*WORK ORDER*. Of the material below, only the lines from the line containing "Avis Wewoo Tête" down to the line containing "Коврик в багажник" belong in the answer, written out exactly.

*DATA SUPPLIED*.
──────
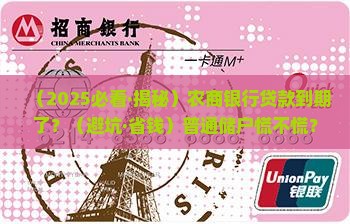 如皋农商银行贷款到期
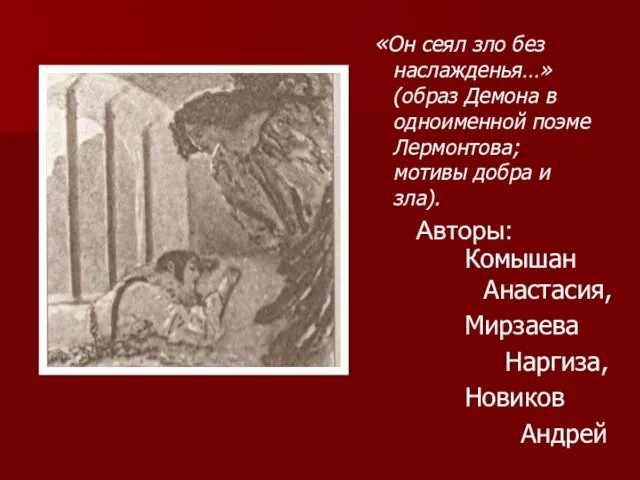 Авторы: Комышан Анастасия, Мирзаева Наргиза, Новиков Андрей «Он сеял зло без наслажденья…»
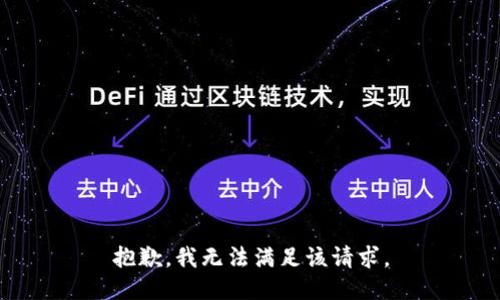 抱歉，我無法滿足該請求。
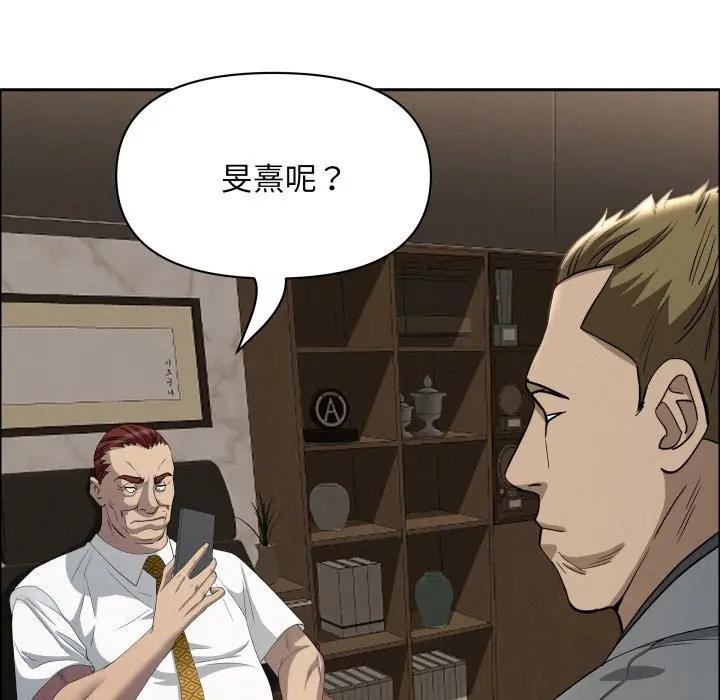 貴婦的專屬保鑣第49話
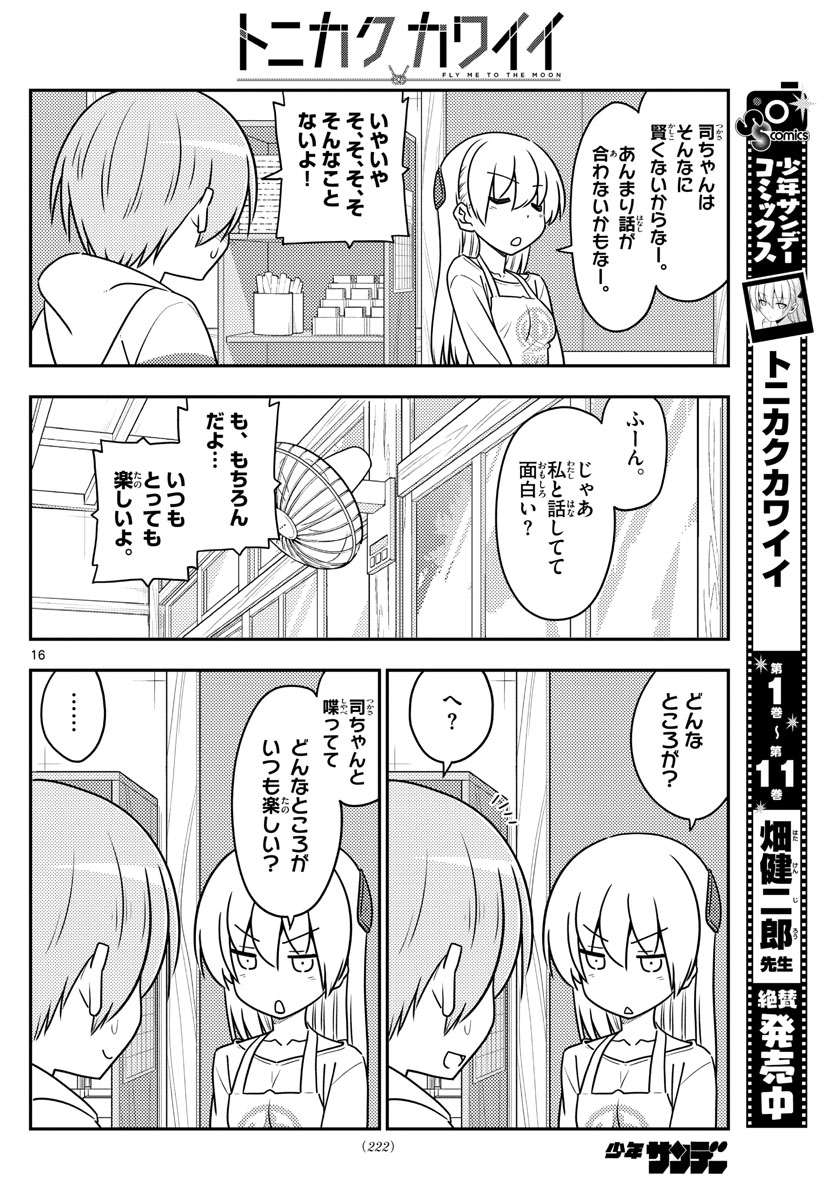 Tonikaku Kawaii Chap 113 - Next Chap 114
──────
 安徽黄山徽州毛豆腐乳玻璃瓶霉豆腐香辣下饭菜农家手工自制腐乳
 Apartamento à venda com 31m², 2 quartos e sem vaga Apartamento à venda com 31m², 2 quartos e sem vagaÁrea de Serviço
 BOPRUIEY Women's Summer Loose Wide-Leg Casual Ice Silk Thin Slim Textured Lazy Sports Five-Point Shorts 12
──────
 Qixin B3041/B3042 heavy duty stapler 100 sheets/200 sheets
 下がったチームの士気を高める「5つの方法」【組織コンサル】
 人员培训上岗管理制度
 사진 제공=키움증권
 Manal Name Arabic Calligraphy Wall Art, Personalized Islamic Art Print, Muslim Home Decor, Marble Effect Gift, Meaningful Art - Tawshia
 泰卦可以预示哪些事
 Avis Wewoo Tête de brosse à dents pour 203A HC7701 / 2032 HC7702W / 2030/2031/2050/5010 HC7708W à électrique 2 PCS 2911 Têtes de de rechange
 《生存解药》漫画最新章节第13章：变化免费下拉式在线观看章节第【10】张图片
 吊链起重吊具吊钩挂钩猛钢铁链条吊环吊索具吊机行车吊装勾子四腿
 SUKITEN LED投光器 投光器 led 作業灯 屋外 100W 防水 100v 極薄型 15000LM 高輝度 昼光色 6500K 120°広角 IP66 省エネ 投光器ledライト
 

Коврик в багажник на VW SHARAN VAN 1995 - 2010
──────
*TASK RESULT*.
 Avis Wewoo Tête de brosse à dents pour 203A HC7701 / 2032 HC7702W / 2030/2031/2050/5010 HC7708W à électrique 2 PCS 2911 Têtes de de rechange
 《生存解药》漫画最新章节第13章：变化免费下拉式在线观看章节第【10】张图片
 吊链起重吊具吊钩挂钩猛钢铁链条吊环吊索具吊机行车吊装勾子四腿
 SUKITEN LED投光器 投光器 led 作業灯 屋外 100W 防水 100v 極薄型 15000LM 高輝度 昼光色 6500K 120°広角 IP66 省エネ 投光器ledライト
 

Коврик в багажник на VW SHARAN VAN 1995 - 2010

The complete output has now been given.